方法:非喀痰・非良性腫瘍症例 28 枚に出現した反応性異型細胞の種類を判定した.この際,気管支上皮細胞を,通常は線毛を有する大型細胞の A 型と線毛を有さない小型細胞の B 型に分けて判定した.さらに 7 人中 4 人以上の観察者が悪性疑い/悪性とした過剰診断(OD)12 例の背景,標本上の出現細胞数,異型細胞数,集塊の大きさ,集塊の重積性,N/C 比,核の大小不同,線毛,核形,核縁,核クロマチン,核小体,細胞質を検討した.

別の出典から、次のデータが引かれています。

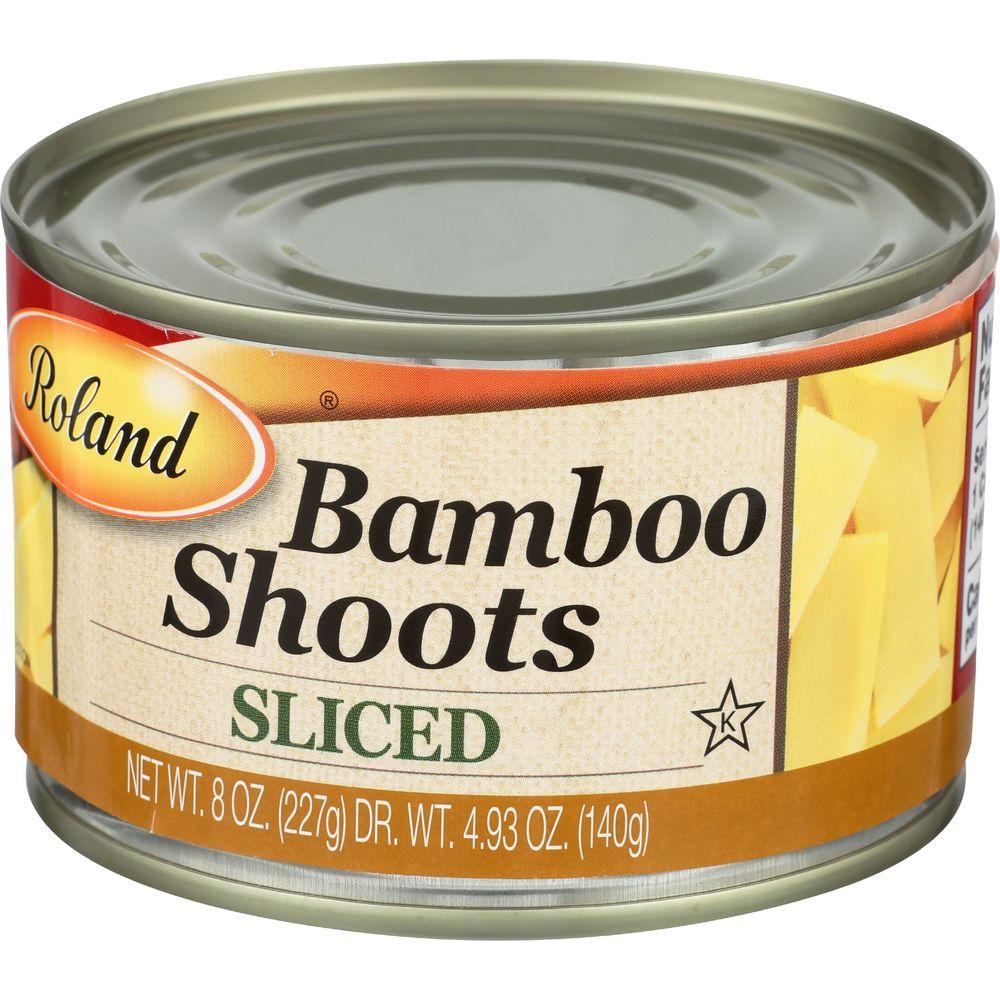 Product gallery 498993726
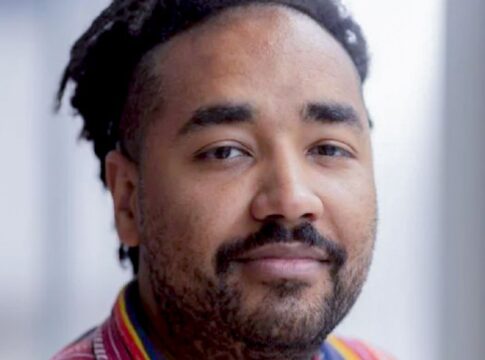 mostra-traz-filmes-que-discutem-negritude,-genero-e-sexualidade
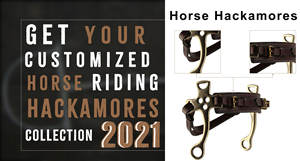 Fait à la main de braver Hackamore, avec rembourrage souple, en acier inoxydable, bas en argent allemand, - Product Image 4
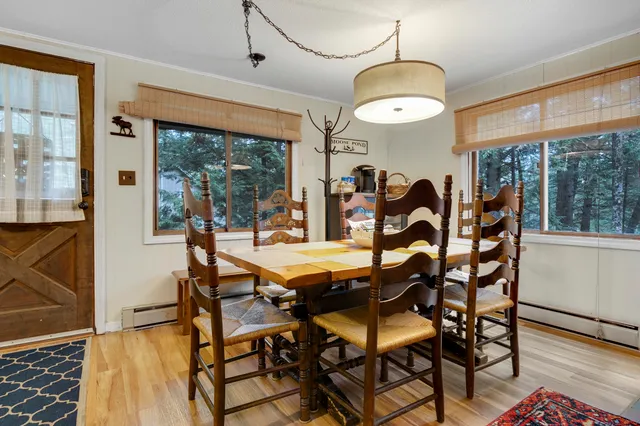 $399,000 | 10 North Bay Road, Bridgton, ME 04009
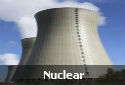 Nuclear Incidents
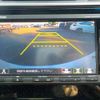 honda fit 2016 -HONDA--Fit DBA-GK4--GK4-1203780---HONDA--Fit DBA-GK4--GK4-1203780- image 27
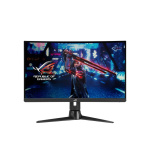 Monitor Asus 27" XG27AQV - imagine 2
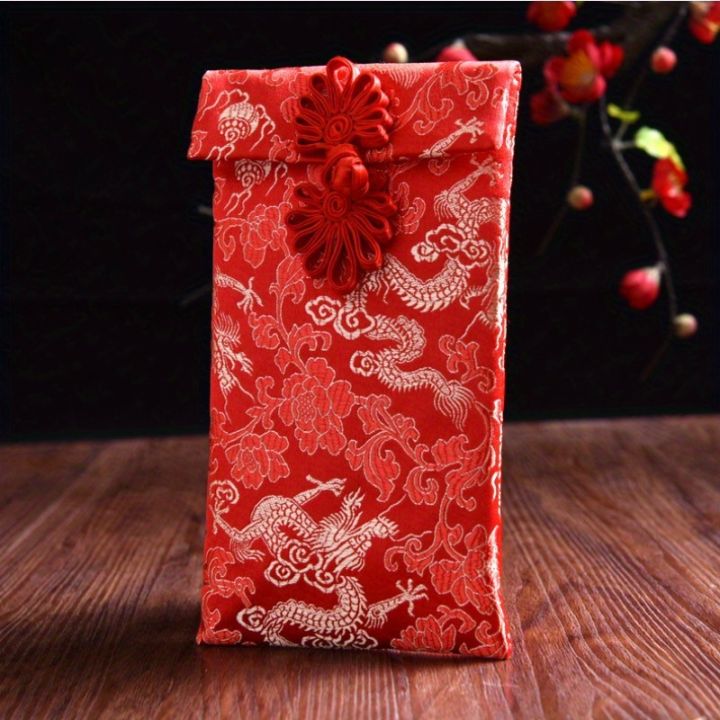 Chinese%20Style%20Brocade%20Red%20Envelope,%20Lucky%20Money%20Pocket,%20Cloth%20Red%20Pocket%20with%20Chinese%20Style,%20Used%20for%20Wedding,%20%20Money%20-%20Image%206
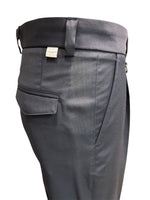 PAOLO PECORA pantalone B126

成績:杯細胞,A 型および B 型気管支上皮細胞,Ⅱ型肺胞上皮細胞,肺胞マクロファージ,扁平上皮細胞がみられ,気管支上皮細胞は 64%を占め B 型が多かった.気管支上皮細胞がみられた OD 症例では標本上の出現細胞数,異型細胞数,大型集塊が非 OD 症例に比し多かった.
結論:反応性異型細胞は 6 種あり,気管支上皮細胞が優勢であった.気管支上皮細胞の診断には B 型の認識と過剰診断をきたす 3 つの細胞所見への留意が必要である.